Absorbable suspension sutures are an adaptable, noninvasive option for lifting and repositioning descended facial tissues, but results depend on proper technique, they write.

The paper’s authors, who had used InstaLift sutures in more than 500 patients when they wrote the paper, recommend using the straight-line vector planning (SLVP) approach, which involves placing the sutures in the subcutaneous layer as straight lines. The authors reported no serious adverse events and noticeable bruising in less than 5% of their patients using SLVP.

Threads Gone Wrong

Dr. Pierone says when the technology first came out, he got really proficient in removing threads gone wrong. They weren’t robust; there were complications.

“You would put them in and get a little bit of a lift; then that person would cough or sneeze and the thread would dislodge. You’d have to go in and retrieve it and pull it out,” he says. “If you had a complication you would have to do a lot of hand holding and do filler to smooth it in. It was not that uncommon. And now with this latest generation, I rarely have a thread lift that goes wrong where I have to bring people in and deal with complications.”

Dr. Pierone attributes better thread lifting outcomes in his hands, in part, to using barbed threads that can be molded. Beware the barbed threads require making cuts into the thread to produce the barb.

“The problem with that is that by making that cut you decrease the tensile strength of the actual thread in order to produce a barb,” he says. “When you mold a barb onto the thread you get the barb, so you get the lifting, but you don’t weaken the tensile strength and the lifting force of the thread.
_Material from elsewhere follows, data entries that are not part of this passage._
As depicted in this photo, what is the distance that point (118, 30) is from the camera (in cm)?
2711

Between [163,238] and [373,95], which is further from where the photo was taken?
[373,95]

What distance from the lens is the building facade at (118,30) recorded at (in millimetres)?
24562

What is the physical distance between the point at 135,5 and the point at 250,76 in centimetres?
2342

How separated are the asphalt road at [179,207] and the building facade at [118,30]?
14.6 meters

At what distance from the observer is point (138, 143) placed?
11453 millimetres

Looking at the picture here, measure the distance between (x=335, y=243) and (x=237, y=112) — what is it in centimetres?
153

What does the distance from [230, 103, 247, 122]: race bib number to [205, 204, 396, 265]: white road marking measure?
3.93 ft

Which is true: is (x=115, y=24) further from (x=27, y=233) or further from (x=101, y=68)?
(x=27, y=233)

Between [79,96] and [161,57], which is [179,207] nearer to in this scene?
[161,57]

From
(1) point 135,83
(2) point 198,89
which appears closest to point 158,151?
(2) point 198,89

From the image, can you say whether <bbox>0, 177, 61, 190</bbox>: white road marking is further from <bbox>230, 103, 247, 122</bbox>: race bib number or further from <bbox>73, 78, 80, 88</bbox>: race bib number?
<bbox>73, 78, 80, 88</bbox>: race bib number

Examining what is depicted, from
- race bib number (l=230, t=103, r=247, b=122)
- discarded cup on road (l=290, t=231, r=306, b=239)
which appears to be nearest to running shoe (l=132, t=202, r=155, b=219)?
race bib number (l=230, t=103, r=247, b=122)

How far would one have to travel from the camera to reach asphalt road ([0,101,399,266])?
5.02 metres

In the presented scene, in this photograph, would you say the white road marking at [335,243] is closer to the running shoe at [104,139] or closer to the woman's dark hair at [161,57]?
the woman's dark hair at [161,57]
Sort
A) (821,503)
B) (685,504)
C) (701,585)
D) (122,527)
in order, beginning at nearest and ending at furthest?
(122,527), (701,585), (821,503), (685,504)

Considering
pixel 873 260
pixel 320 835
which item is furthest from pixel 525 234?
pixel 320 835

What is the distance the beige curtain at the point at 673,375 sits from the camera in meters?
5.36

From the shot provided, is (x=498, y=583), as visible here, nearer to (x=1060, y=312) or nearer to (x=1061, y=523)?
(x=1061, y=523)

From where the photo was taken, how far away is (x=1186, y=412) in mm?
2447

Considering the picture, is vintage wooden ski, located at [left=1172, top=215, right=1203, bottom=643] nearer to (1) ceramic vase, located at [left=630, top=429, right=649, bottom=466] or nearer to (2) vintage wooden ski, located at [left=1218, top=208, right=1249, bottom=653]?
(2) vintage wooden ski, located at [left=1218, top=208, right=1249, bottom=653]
The other advance is that with a lot of the initial threads they would cut them at 90 degrees and 180 degrees on either side. Now with these molded threads it’s almost like a double helix and the barbs are circled around the central body of the threads so they lift in multiple vectors, not just a north-south vector.”

Threads for Body Lifting

Threads can help lift crepey skin almost anywhere on the body, according to Dr. Pierone.

For example, Dr. Pierone might treat crepey skin on the upper arms with energy-based technologies, such as radiofrequency devices, or use smooth (not barbed) threads to restore subcutaneous collagen, improve skin thickness and soften wrinkles.

Dr. Pierone says he might treat a patient with about 25 small threads on each upper arm, in a series of three or four treatments about two months apart. The threads help to build up subcutaneous collagen enough so that a woman of normal weight with some skin laxity and wrinkles would no longer be embarrassed to wear a short-sleeved shirt, he says.

“These are the smooth threads that literally look like a little thread you would use to sew a button on. They are much less expensive than barbed threads,” Dr. Pierone says. “There really is nothing, in my opinion, that matches smooth thread ability to restore subcutaneous collagen and improve the appearance of crepiness on the thighs, arms, abdomen and buttock area.

Dr. Pierone uses threads to smooth areas of contour irregularity from liposuction or cellulite. He recently began using threads for breast lifting and says he has seen significant breast elevation result without a surgical breast lift.

And he thinks thread technology will continue to improve.

“Like anything in this field, there’s a learning curve. In the first dozen or two dozen threads, clinicians are going to have a higher rate of complications, but it’s not a steep learning curve, especially for clinicians who have done a lot of fillers and have good hands and a good sense about what they’re doing,” Dr. Pierone says.